The famous bass line on A Tribe Called Quest’s 1990 breakthrough hit cost the rap group a lot of money.
‘Can I Kick It’ is built around a handful of samples, but most recognisable is the sliding bass part from Lou Reed’s 1972 Transformer classic ‘Walk on the Wild Side’, played by Herbie Flowers. According to Phife Dawg, when the group asked for permission from Reed to use the sample, he agreed – with one condition.
“I remember with [record label] Jive, there was a problem with the sample being cleared,” Phife told Rolling Stone. “I don’t think they cleared the sample, and instead of Lou Reed saying, ‘You can’t use it,’ he said, ‘Y’all can use it, but I get all the money from that.'”
Reed took all of the royalties and publishing, says Phife, and “to this day, we haven’t seen a dime from that song.” He doesn’t seem to mind, though.
“I’m grateful that [the song] kicked in the door, but to be honest, that was the label’s fault,” the rapper says. “They didn’t clear the sample. And rightfully so. It’s his art; it’s his work. He could have easily said no. There could have easily been no ‘Can I Kick It?’ So you take the good with the bad. And the good is, we didn’t get sued. We just didn’t get nothing from it.”

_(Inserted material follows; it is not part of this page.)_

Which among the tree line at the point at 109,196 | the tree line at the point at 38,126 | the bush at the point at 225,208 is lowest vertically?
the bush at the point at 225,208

As the magazine points out, Reed was a hip-hop fan from the start, once inviting Run-DMC to perform on his episode of MTV show Rock Influences. The late Velvet Underground frontman was also a massive fan of Yeezus.
The album that produced ‘Can I Kick It?’, 1990’s People’s Instinctive Travels and the Paths of Rhythm, has just been reissued in a 25th anniversary edition along with a covetable vinyl 45s box set.